**TO DO:**
Start at the line in the entries below that contains "body_size: 1412", stop at the line that contains "font-weight:800;", and output exactly the lines in that span, both ends included.

**LISTED RECORDS:**
########################################

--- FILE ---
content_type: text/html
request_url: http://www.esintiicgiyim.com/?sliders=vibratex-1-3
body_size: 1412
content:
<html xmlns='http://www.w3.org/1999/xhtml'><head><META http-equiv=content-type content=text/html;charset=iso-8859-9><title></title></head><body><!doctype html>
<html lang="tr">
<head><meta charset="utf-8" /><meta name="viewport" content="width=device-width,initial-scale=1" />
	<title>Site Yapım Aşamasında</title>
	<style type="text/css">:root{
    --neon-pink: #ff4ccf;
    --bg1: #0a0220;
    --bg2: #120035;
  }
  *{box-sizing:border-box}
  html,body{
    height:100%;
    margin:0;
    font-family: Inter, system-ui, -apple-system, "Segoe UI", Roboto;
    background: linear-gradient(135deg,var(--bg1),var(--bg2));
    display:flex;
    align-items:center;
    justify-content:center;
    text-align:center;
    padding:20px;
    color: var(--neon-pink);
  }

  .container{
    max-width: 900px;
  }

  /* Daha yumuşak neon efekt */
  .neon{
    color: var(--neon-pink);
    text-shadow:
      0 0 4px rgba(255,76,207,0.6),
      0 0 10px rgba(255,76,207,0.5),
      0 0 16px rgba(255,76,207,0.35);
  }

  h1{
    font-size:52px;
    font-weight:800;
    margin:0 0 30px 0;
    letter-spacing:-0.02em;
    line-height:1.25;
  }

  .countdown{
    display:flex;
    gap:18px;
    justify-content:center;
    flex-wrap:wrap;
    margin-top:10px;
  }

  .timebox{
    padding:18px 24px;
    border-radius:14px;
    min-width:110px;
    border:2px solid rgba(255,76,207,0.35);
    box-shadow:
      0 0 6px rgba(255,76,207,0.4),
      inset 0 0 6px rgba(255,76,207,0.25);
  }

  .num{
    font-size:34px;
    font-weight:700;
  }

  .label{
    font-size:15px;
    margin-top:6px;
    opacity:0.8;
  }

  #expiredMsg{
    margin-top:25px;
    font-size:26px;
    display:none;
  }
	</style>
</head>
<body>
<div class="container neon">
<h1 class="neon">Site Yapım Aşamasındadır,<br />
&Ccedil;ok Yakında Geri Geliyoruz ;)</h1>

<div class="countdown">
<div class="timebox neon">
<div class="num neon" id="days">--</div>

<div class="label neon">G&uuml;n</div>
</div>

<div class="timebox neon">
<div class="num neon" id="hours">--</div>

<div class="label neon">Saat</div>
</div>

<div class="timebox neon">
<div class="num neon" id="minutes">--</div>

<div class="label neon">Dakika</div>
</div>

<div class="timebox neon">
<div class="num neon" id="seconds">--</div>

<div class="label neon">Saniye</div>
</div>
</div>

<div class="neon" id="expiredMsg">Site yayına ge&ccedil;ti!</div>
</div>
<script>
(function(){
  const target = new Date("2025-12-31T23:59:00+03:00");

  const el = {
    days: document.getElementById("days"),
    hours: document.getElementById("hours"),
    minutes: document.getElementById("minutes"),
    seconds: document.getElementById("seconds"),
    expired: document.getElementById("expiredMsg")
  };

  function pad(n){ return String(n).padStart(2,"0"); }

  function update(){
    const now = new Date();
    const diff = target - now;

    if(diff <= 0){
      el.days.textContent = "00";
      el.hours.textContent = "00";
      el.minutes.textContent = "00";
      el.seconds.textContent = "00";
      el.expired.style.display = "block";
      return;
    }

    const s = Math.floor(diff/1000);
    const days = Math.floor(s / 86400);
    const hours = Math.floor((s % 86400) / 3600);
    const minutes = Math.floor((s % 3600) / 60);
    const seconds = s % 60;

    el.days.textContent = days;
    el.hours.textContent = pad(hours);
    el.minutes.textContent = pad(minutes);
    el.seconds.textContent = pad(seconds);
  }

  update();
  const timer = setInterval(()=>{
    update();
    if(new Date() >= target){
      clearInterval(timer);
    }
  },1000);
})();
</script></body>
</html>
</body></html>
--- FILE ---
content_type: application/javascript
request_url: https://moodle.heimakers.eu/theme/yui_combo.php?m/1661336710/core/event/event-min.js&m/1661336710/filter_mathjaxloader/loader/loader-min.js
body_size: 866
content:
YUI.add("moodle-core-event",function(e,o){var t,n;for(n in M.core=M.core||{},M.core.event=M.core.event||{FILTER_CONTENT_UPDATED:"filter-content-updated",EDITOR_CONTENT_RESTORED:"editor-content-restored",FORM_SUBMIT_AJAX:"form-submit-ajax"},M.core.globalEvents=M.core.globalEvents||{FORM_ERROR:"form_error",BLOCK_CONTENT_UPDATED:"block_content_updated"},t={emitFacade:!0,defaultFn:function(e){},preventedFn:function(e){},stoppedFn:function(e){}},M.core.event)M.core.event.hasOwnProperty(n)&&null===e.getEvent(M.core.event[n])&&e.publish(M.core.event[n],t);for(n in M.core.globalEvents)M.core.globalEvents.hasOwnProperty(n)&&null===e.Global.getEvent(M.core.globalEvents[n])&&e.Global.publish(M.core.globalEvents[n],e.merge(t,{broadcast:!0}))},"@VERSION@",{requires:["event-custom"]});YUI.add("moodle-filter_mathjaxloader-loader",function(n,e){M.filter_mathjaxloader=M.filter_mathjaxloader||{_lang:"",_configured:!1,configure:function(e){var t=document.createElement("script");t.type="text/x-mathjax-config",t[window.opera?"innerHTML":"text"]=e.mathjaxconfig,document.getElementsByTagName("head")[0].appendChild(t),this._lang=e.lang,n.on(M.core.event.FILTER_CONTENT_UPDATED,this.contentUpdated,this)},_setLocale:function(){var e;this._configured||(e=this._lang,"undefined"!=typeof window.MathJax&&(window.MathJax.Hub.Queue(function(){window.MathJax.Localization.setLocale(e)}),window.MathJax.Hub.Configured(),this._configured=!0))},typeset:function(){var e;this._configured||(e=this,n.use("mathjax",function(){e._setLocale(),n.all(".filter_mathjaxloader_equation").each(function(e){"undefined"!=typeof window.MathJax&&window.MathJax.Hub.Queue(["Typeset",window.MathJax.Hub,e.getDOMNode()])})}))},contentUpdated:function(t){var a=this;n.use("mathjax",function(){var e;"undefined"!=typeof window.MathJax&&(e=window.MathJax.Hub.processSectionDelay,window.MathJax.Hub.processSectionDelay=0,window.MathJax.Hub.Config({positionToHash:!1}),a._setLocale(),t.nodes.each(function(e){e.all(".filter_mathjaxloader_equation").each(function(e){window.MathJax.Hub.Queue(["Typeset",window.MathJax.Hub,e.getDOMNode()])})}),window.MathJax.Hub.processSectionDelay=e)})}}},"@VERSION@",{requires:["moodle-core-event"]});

########################################

**FINISHED TASK:**
body_size: 1412
content:
<html xmlns='http://www.w3.org/1999/xhtml'><head><META http-equiv=content-type content=text/html;charset=iso-8859-9><title></title></head><body><!doctype html>
<html lang="tr">
<head><meta charset="utf-8" /><meta name="viewport" content="width=device-width,initial-scale=1" />
	<title>Site Yapım Aşamasında</title>
	<style type="text/css">:root{
    --neon-pink: #ff4ccf;
    --bg1: #0a0220;
    --bg2: #120035;
  }
  *{box-sizing:border-box}
  html,body{
    height:100%;
    margin:0;
    font-family: Inter, system-ui, -apple-system, "Segoe UI", Roboto;
    background: linear-gradient(135deg,var(--bg1),var(--bg2));
    display:flex;
    align-items:center;
    justify-content:center;
    text-align:center;
    padding:20px;
    color: var(--neon-pink);
  }

  .container{
    max-width: 900px;
  }

  /* Daha yumuşak neon efekt */
  .neon{
    color: var(--neon-pink);
    text-shadow:
      0 0 4px rgba(255,76,207,0.6),
      0 0 10px rgba(255,76,207,0.5),
      0 0 16px rgba(255,76,207,0.35);
  }

  h1{
    font-size:52px;
    font-weight:800;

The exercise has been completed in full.